Records
####
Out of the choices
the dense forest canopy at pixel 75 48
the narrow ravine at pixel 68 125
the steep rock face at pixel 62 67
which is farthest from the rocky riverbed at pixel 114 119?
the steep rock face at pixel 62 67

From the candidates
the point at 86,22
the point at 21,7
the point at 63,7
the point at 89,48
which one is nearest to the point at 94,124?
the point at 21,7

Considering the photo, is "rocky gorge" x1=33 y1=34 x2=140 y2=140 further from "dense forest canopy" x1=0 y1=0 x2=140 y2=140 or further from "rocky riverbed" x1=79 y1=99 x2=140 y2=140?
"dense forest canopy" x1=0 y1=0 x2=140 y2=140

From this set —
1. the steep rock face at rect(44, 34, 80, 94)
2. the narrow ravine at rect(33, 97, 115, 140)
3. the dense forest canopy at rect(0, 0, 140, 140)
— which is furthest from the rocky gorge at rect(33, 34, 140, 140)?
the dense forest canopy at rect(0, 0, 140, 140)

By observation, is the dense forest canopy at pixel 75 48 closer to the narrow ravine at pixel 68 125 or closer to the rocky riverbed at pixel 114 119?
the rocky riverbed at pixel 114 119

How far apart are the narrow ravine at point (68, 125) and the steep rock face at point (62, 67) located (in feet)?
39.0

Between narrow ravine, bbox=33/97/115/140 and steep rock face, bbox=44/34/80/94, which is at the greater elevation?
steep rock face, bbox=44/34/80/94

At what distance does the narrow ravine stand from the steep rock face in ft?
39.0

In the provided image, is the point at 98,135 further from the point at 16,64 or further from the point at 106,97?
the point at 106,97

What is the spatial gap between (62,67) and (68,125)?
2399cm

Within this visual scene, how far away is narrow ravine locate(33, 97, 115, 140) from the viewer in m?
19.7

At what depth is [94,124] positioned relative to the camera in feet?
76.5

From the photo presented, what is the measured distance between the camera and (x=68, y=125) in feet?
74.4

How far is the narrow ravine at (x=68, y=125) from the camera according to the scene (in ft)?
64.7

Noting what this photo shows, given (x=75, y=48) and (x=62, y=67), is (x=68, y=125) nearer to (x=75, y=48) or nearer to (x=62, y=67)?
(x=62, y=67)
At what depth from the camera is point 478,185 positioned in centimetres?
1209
####
Job —
Return every line of the data above word for word.

Correct output —
Out of the choices
the dense forest canopy at pixel 75 48
the narrow ravine at pixel 68 125
the steep rock face at pixel 62 67
which is farthest from the rocky riverbed at pixel 114 119?
the steep rock face at pixel 62 67

From the candidates
the point at 86,22
the point at 21,7
the point at 63,7
the point at 89,48
which one is nearest to the point at 94,124?
the point at 21,7

Considering the photo, is "rocky gorge" x1=33 y1=34 x2=140 y2=140 further from "dense forest canopy" x1=0 y1=0 x2=140 y2=140 or further from "rocky riverbed" x1=79 y1=99 x2=140 y2=140?
"dense forest canopy" x1=0 y1=0 x2=140 y2=140

From this set —
1. the steep rock face at rect(44, 34, 80, 94)
2. the narrow ravine at rect(33, 97, 115, 140)
3. the dense forest canopy at rect(0, 0, 140, 140)
— which is furthest from the rocky gorge at rect(33, 34, 140, 140)?
the dense forest canopy at rect(0, 0, 140, 140)

By observation, is the dense forest canopy at pixel 75 48 closer to the narrow ravine at pixel 68 125 or closer to the rocky riverbed at pixel 114 119?
the rocky riverbed at pixel 114 119

How far apart are the narrow ravine at point (68, 125) and the steep rock face at point (62, 67) located (in feet)?
39.0

Between narrow ravine, bbox=33/97/115/140 and steep rock face, bbox=44/34/80/94, which is at the greater elevation?
steep rock face, bbox=44/34/80/94

At what distance does the narrow ravine stand from the steep rock face in ft?
39.0

In the provided image, is the point at 98,135 further from the point at 16,64 or further from the point at 106,97?
the point at 106,97

What is the spatial gap between (62,67) and (68,125)?
2399cm

Within this visual scene, how far away is narrow ravine locate(33, 97, 115, 140) from the viewer in m?
19.7

At what depth is [94,124] positioned relative to the camera in feet?
76.5

From the photo presented, what is the measured distance between the camera and (x=68, y=125) in feet?
74.4

How far is the narrow ravine at (x=68, y=125) from the camera according to the scene (in ft)?
64.7

Noting what this photo shows, given (x=75, y=48) and (x=62, y=67), is (x=68, y=125) nearer to (x=75, y=48) or nearer to (x=62, y=67)?
(x=62, y=67)
At what depth from the camera is point 478,185 positioned in centimetres?
1209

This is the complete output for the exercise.